An Sh80 billion cooperation deal between Nairobi County and the national government just got grilled hard by the Senate.
Sakaja's pitch to the Senate committee
Sakaja's pitch to the Senate committee
- Johnson Sakaja defended the agreement as legally sound on Wednesday.
- He compared Nairobi's Sh45 billion budget to Paris's Sh1.5 trillion.
- Seven million residents versus two million in the French capital.
- Cooperation, not power surrender, was his core argument.
- Standard county funding cannot sustain a capital-city mandate.
- Sh1 billion already dropped for classroom construction projects.
- A Sh50 billion Nairobi River and sewer rehab project is underway.

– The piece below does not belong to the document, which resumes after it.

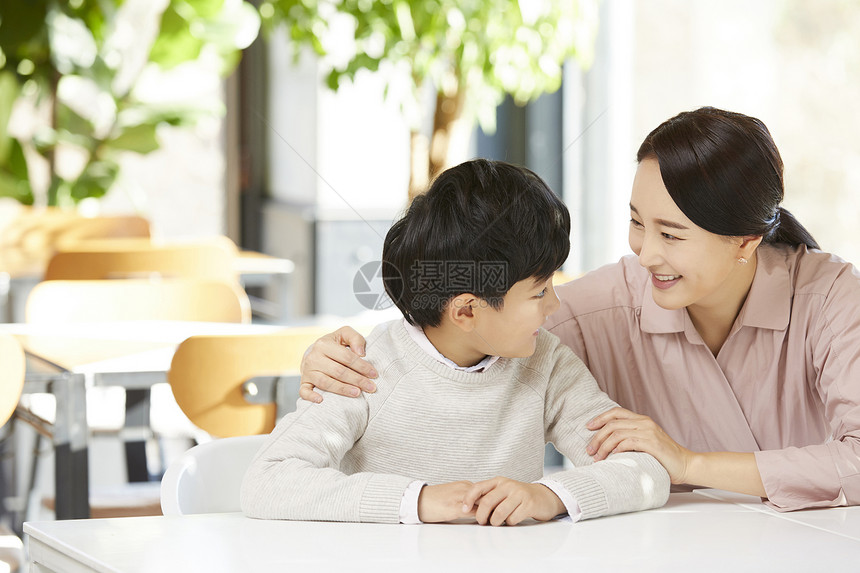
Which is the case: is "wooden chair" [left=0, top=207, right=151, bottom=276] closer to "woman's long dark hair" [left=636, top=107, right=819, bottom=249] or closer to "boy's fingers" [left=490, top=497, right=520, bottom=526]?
"woman's long dark hair" [left=636, top=107, right=819, bottom=249]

- Sakaja argued that street lighting is a national-security responsibility.
- Sakaja clarified that this is not a function transfer under Article 187.
- No separate entity or formal deed exists in the arrangement.
- County government reportedly stays in control of operations.
- The national government only provides development-focused support muscle.
- Senators flagged that residents were not consulted before signing.
- Sakaja cited mandatory cooperation language in the Constitution.
- Section 6 of the Urban Areas and Cities Act was his defense.
- Charter Hall forums across 17 sub-counties launched regardless.
- The National Assembly oversees funds under the national government structures.
- The Senate handles oversight on anything touching devolved interests.
- Sakaja assured that constitutional safeguards remain fully active.
- Final recommendations from the committee are still pending review.